Question supplement:
Garbled code:
???:15
???:25
??:32
In these lines, the values in the database are Chinese characters. What is displayed is a question mark.
Solution:
In $rs=mysql_db_query("lib","select * from mytb",$conn);
Preceded by
mysql_query("set names gb2312"); or mysql_query("set names gbk");
five. Fight some common error situations and solutions:
1. The database uses UTF8 encoding, and the page declaration encoding is GB2312. This is the most common cause of garbled characters. At this time, the direct SELECT data in the PHP script will be garbled. You need to use: mysql_query("SET NAMES GBK"); before querying to set the MYSQL connection encoding to ensure that the page declaration encoding is consistent with the connection encoding set here ( GBK is an extension of GB2312). If the page is UTF-8 encoded, you can use: mysql_query("SET NAMES UTF8");
Note that it is UTF8 rather than the commonly used UTF-8. If the encoding of the page declaration is consistent with the internal encoding of the database, you do not need to set the connection encoding.
Note: In fact, the data input and output of MYSQL is more complicated than what is mentioned above. There are 2 default encodings defined in the MYSQL configuration file my.ini, which are default-character-set and [mysqld] in [client]. The default-character-set in it is used to set the encoding used by the default client connection and the internal database. The encoding we specified above is actually the command line parameter character_set_client when the MYSQL client connects to the server, which tells the MYSQL server what encoding the client data received is, instead of using the default encoding.

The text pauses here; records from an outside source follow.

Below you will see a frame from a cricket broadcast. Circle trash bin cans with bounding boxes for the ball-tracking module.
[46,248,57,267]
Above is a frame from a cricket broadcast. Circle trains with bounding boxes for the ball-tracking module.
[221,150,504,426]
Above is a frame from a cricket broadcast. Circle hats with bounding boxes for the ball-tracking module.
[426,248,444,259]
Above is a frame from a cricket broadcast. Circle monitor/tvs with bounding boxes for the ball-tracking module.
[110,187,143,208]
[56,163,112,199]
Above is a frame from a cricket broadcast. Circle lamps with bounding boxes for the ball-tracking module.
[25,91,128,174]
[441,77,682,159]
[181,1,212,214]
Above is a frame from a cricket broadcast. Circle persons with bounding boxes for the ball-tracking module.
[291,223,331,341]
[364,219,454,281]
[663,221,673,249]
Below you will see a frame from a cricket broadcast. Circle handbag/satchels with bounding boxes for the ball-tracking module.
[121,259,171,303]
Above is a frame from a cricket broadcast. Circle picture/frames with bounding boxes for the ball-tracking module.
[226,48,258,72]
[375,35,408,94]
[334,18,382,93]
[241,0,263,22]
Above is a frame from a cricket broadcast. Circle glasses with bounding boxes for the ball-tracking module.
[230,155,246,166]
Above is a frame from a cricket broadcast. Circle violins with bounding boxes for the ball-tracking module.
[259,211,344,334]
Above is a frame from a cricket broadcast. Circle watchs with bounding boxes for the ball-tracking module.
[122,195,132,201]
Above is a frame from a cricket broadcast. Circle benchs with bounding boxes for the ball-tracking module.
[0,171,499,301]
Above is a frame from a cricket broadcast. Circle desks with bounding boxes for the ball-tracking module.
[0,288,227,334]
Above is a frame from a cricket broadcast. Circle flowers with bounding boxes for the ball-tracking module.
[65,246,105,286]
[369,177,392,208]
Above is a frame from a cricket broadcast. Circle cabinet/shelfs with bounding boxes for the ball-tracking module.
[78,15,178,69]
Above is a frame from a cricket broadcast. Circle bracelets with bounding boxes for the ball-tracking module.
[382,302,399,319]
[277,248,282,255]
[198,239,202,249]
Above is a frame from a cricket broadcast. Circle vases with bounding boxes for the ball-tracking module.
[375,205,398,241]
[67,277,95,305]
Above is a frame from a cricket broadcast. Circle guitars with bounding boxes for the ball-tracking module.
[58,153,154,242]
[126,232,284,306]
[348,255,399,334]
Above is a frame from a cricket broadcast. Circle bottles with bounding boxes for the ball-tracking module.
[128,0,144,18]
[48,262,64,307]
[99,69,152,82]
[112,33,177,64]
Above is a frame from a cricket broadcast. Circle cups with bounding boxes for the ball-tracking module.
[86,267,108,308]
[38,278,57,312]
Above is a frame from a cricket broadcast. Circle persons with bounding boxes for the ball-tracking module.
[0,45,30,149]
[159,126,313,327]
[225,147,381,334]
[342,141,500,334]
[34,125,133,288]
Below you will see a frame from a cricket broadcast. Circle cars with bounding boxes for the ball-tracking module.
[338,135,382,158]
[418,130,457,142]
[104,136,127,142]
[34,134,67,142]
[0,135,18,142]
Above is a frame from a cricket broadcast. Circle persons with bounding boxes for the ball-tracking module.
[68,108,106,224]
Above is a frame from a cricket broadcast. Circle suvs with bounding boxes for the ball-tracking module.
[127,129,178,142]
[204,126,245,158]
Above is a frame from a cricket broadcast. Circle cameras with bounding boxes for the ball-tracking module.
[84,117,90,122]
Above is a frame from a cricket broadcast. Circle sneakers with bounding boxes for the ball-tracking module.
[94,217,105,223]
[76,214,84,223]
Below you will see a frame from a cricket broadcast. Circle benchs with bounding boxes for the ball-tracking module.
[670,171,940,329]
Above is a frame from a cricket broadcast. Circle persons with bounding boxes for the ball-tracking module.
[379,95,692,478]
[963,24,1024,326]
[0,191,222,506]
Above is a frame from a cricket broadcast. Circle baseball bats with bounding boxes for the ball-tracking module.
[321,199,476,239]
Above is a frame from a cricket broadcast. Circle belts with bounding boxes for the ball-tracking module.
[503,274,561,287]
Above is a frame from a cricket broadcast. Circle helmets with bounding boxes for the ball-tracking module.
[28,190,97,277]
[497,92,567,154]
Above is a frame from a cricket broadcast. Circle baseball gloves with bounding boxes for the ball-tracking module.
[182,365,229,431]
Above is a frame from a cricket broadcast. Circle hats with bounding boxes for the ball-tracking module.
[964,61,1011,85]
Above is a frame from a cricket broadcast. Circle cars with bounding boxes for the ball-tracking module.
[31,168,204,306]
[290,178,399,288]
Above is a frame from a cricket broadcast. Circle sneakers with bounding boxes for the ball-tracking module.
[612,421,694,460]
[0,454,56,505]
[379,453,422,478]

2. The page declaration encoding is inconsistent with the encoding of the file itself. This rarely happens because if the encoding is inconsistent, what the artist sees in the browser when creating the page will be garbled characters. More often than not, it is caused by fixing some minor bugs after release, opening the page in the wrong encoding and then saving it. Or you use some FTP software to directly modify files online, such as CuteFTP. Due to incorrect software encoding configuration, the wrong encoding is converted.
3. Some friends who rent virtual hosts still have garbled codes even though the above three encodings are set correctly. For example, if the web page is encoded in GB2312, it is always recognized as UTF-8 when opened by browsers such as IE. The HEAD of the web page has already stated that it is GB2312. After manually changing the browser encoding to GB2312, the page displays normally. The reason is that the server Apache sets the global default encoding of the server and adds AddDefaultCharset UTF-8 in httpd.conf. At this time, the server will first send the HTTP header to the browser, and its priority is higher than the encoding declared in the page. Naturally, the browser will recognize it incorrectly. There are two solutions. Administrators should add AddDefaultCharset GB2312 to the configuration file of their own virtual machine to override the global configuration, or configure it in .htaccess in their own directory.